Exposure to olaparib induces dose-dependent formation of γH2AX and 53BP1 foci in breast cancer cells
PARP inhibition induced by olaparib exposure results in the accumulation of DNA damage in cells by compromising their DDR mechanisms. Therefore, we next investigated the extent to which olaparib exposure at various doses (IC10, IC25 and IC50- determined from MTS assays) promotes the accumulation of DNA double strand breaks (DSBs) in MCF-7, MDA-MB-231 and HCC1937 cell lines.

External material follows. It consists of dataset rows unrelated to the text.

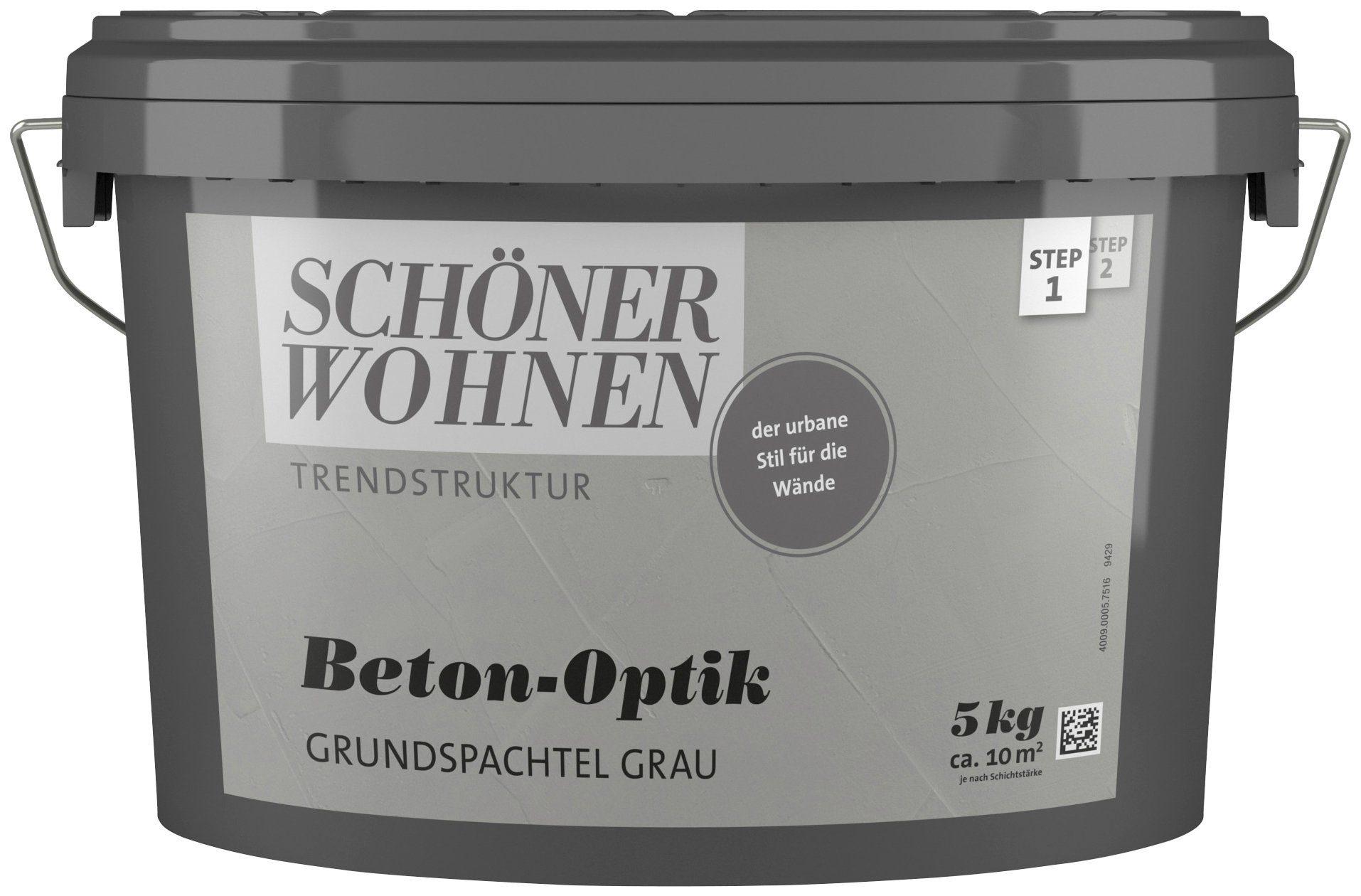 SCHÖNER WOHNEN FARBE Spachtelmasse »Betonoptik Grundspachtel grau«, 5 kg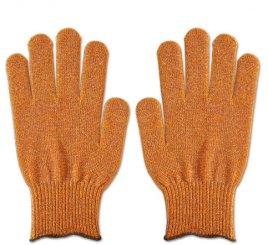 銅のグローブ (プレミアカラー手袋 ブロンズ) 1組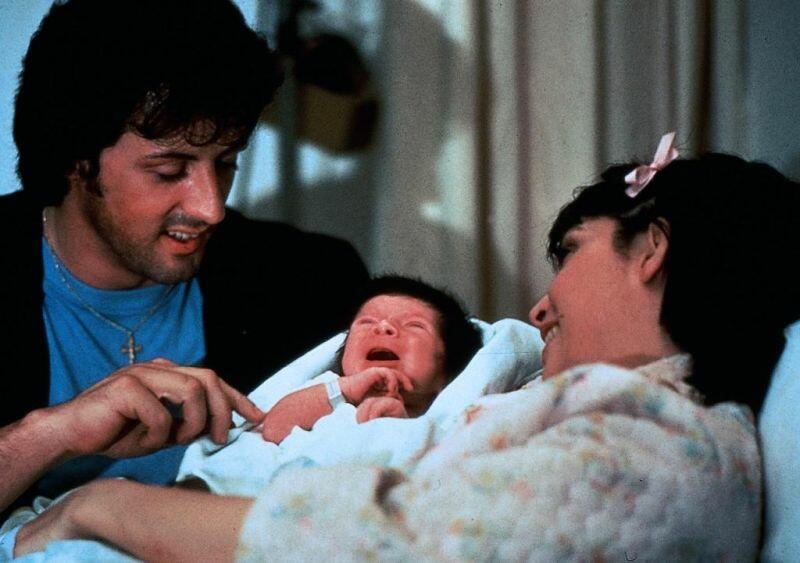 Rocky II mit Sylvester Stallone und Talia Shire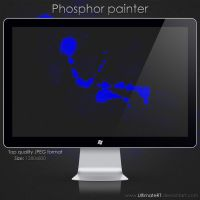 Phosphor painter by UltimateRT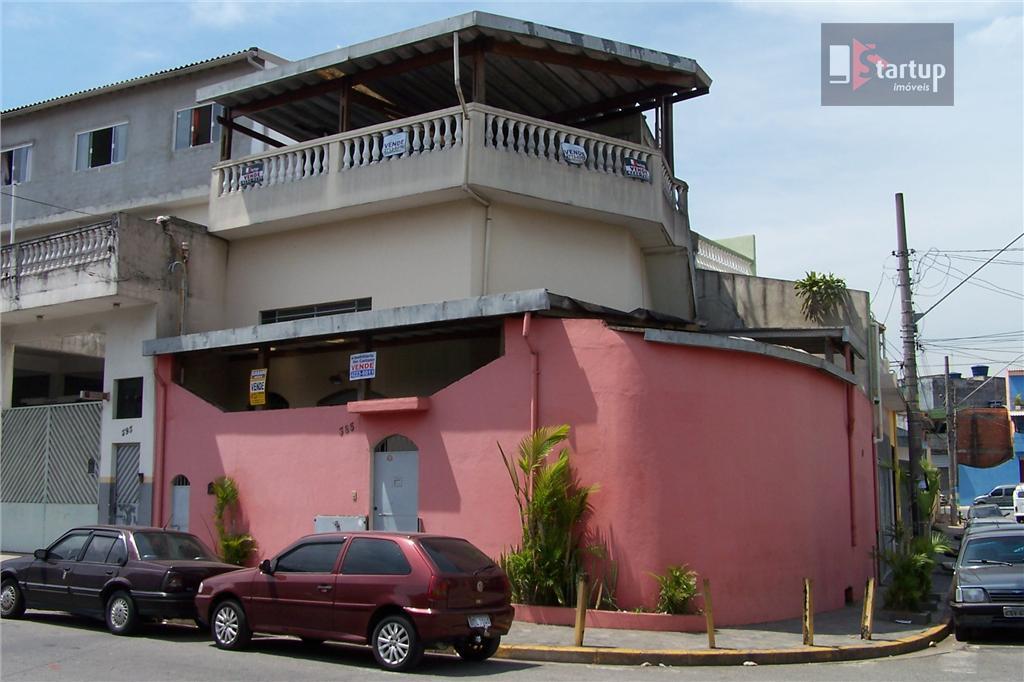 Sobrado comercial à venda, Vila Palmares, Santo André.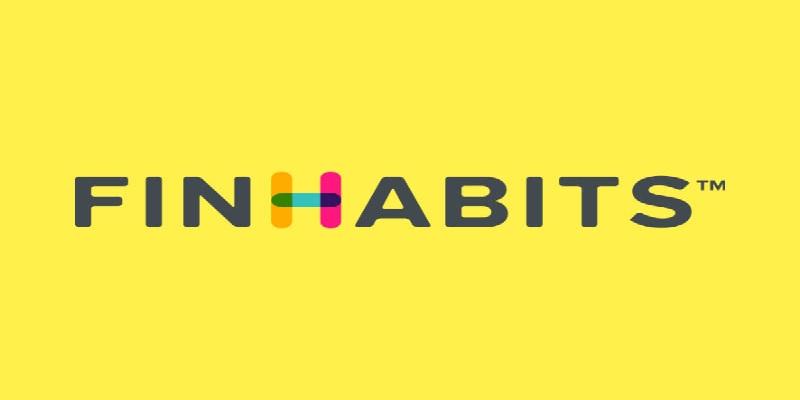 Finhabits Investment Bonuses: $10 Bonus & $10 Referrals Offers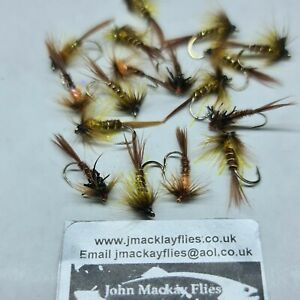 Trout Flies, 17 Mixed Pheasant Tail Crunchers, For Fly Fishing, Trout Wet Flies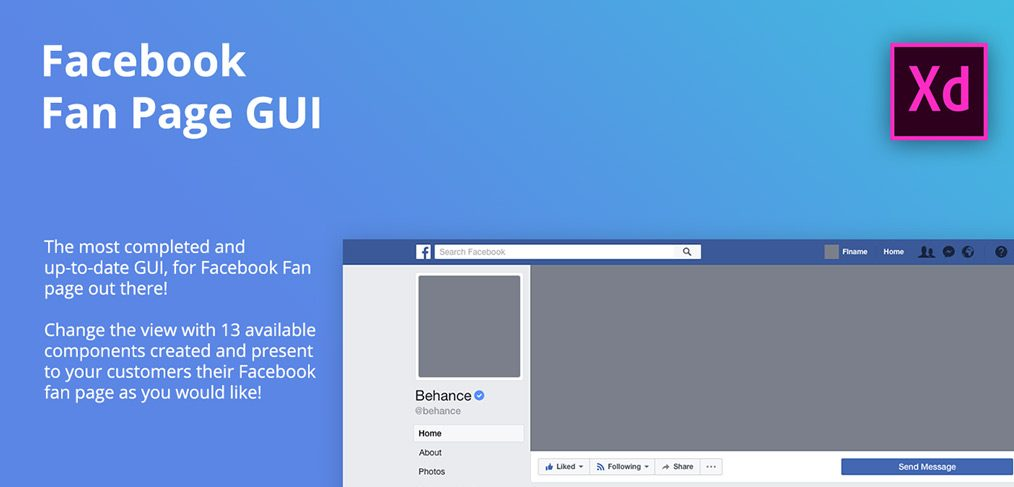 FB fan page XD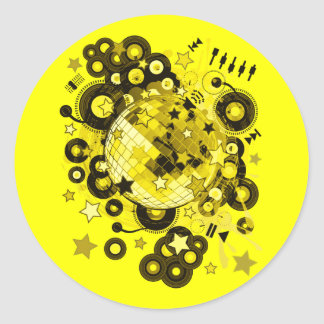Disco_Ball Classic Round Sticker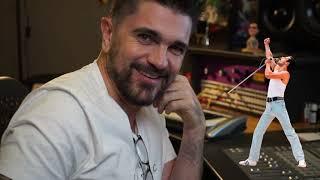 Смотреть клип La Sesión Con Juanes - Fotografía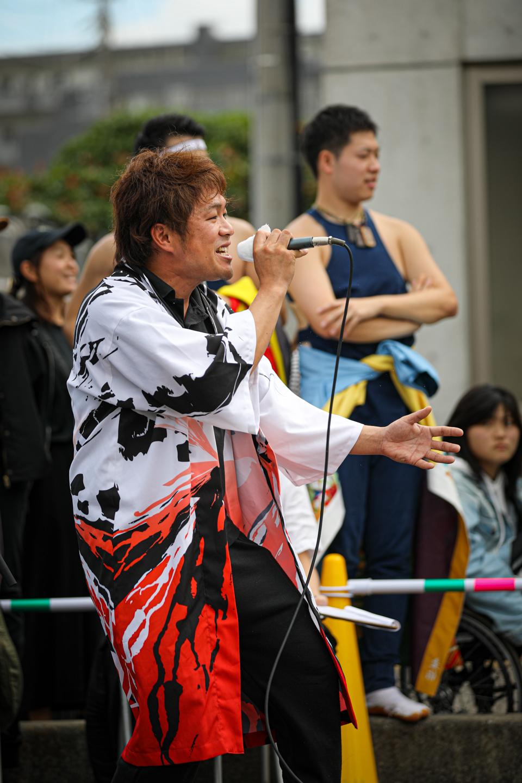 yuwa2019tsuruse-4.jpg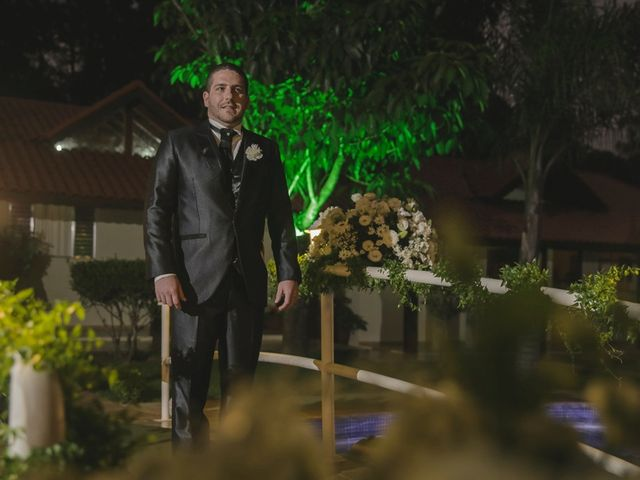 O casamento de Kleiton e Bruna em São Paulo, São Paulo 7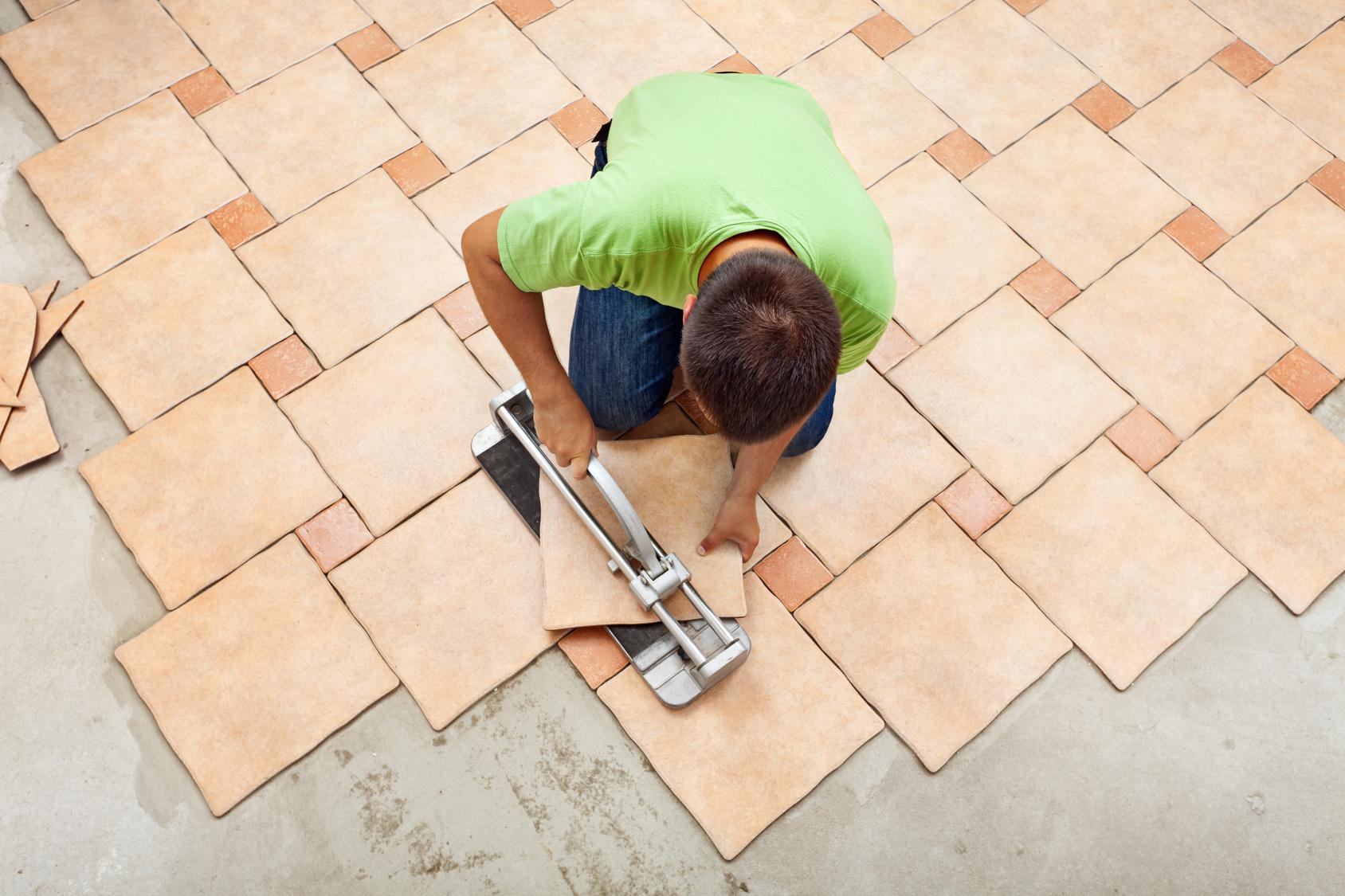 https www bridgeportcarpets com flooring installation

Key markers for DNA DSB formation include phosphorylated histone H2 variant H2AX (γH2AX) (19) and the damage sensor p53-binding protein 1 (p53BP1), which are rapidly recruited to sites of DNA damage and their accumulation is directly proportional to the number of DSB lesions (20). To measure the extent of DNA DSB formation, we performed immunofluorescence of p53BP1 and γH2AX foci.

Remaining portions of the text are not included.